Data operations are the process of obtaining, cleaning, storing and distributing data in a secure and cost effective way. It is a mix of business strategy, devops and data science and is the basic supply chain for many large data and solutions.

Data operations were originally created in the Big Data Regi but has become a more used term in later years.

Data operations are the most important competitive advantage

As I have mentioned in many previous posts, I see data operations as a higher advantage than the development of the algorithm when it comes to trying to defeat the competition. In most cases, the algorithms used are standard algorithms of it from the standard frames that are fed data, trained and tuned shortly before being placed. So, since the underlying algorithms are mostly the same, the real change is in data. The work that enters it to get good results from high quality data is almost nothing compared to the amount of work you need when using mediocre data. Getting data at a lower cost than competition is also a really important factor. Especially in cases of those who require a continuous flow of new data. In these cases getting new data all the time can become an economic burden that will weigh the business.
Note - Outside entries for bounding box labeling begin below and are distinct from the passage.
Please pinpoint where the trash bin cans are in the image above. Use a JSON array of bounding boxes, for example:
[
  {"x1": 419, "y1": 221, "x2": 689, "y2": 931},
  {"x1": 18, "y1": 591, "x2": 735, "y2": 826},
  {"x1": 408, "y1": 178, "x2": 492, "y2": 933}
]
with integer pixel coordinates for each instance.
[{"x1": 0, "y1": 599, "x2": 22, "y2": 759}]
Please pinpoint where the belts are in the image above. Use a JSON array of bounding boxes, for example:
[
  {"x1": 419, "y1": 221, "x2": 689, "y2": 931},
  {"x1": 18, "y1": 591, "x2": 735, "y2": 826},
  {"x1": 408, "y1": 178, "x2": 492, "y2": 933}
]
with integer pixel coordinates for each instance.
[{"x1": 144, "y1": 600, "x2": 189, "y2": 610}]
Paperflow example of data operations

To make it more concrete, I wanted to use the company that I co-founded Paper flow As an example. Paperflow is a company that receives invoices and other financial documents and captures data such as invoice date, amounts and invoice lines. Since the bills can look very different and the bills submit it varies over time, getting a lot and getting more data all the time is needed. So, to make Paperflow a good business, we needed good data operations.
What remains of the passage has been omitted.